** begin Excerpt **

It is not clear why Madonsela is being criticised for releasing her Nkandla report because – as noted earlier – she has previously released other reports “open(ly) to the public” for she did not, for “exceptional circumstances”, deem them “confidential”.

Even if there were “exceptional circumstances” that required her to release any of her investigation report findings “open(ly) to the public” because of its confidentiality, Section 8, subsection (2A)(b) of the Act requires, in such cases, that she furnishes the “committee… with the reasons therefore and, if the committee concurs, such report shall be dealt with as a confidential document in terms of the rules of Parliament”. The report will then only be regarded confidential (and thereby possibly classified) if it will:

a)      Endanger the security of the citizens of the Republic;

b)      Prejudice any other investigation or pending investigation;

c)       Disturb the public order or undermine the public peace or security of the Republic;

d)      Be prejudicial to the interests of the Republic; or

e)      In the opinion of the Public Protector have a bearing on the effective functioning of his or her office.

According to Mathonsi, the Act “instructs” Madonsela submit her report to Parliament because not many people listened to and or watched her during her press conference when she released the report. He claims is because many of them do not have TVs or radios. Unless one can prove that I am reading an outdated Public Protector Act (which I will admit, if true) – it appears some of the claims by Mathonsi are misplaced, ill-informed and meant to unreasonably discredit the Public Protector and her reports.

One is further inclined to assume that Mathonsi and Naidoo – and many like them who have seemingly unreasonably, in some instances, attacked the Public Protector – are ignorant of Section 8 (1) of the Public Protector Act of 23 of 1994 that says she “may… in the manner… she deems fit”, make known to any person (Zuma) any finding or recommendation in respect of a matter being investigated by her. This is not an instruction at all.

** end Excerpt **

__Problem to work on__. From the passage on the Nkandla report, print everything from "c)       Disturb the" down to "or her office.". The material after the passage on the Nkandla report is separate and has no connection to it.

** begin Provided data **

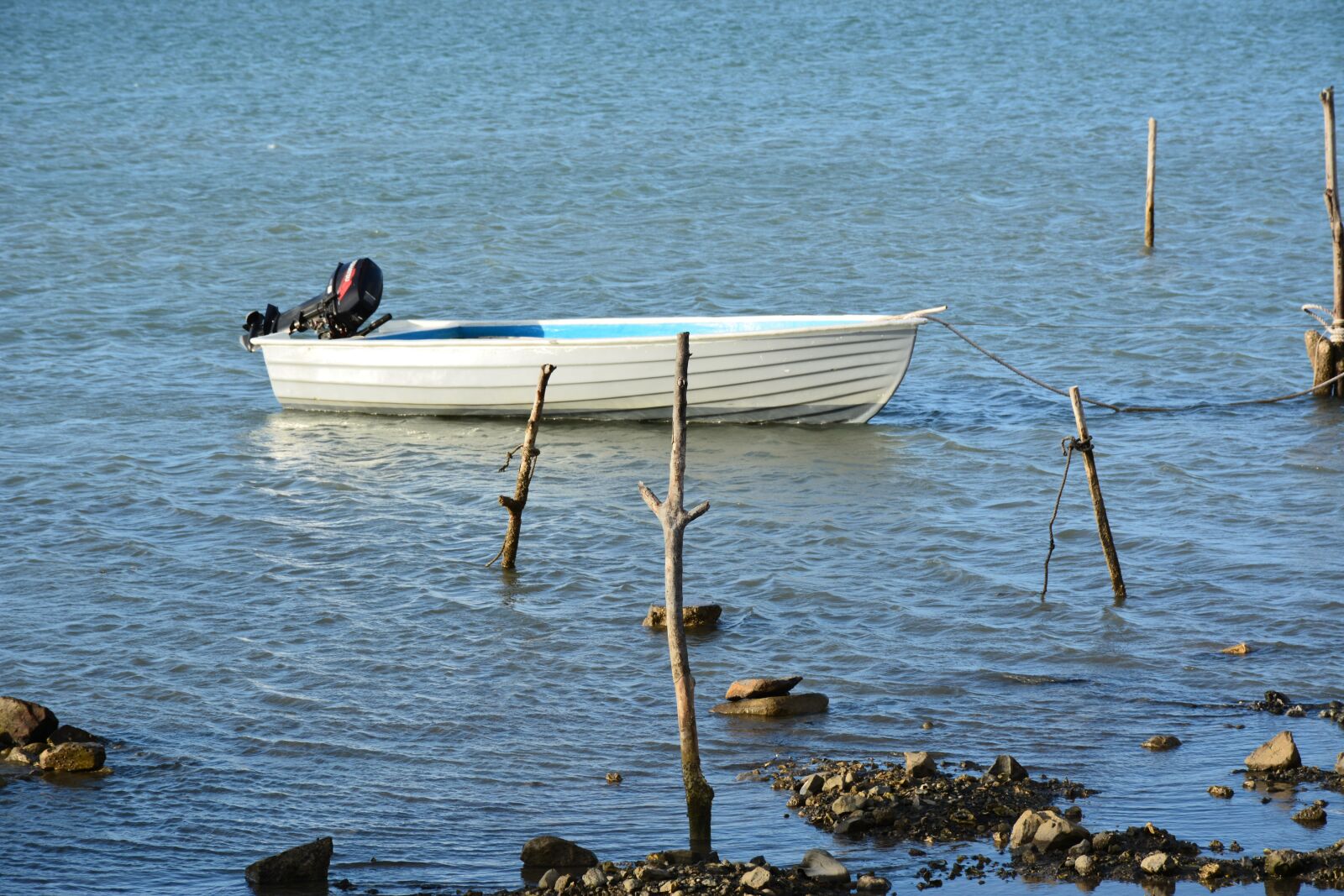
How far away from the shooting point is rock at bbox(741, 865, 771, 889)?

** end Provided data **

__Solution to the problem__.
c)       Disturb the public order or undermine the public peace or security of the Republic;

d)      Be prejudicial to the interests of the Republic; or

e)      In the opinion of the Public Protector have a bearing on the effective functioning of his or her office.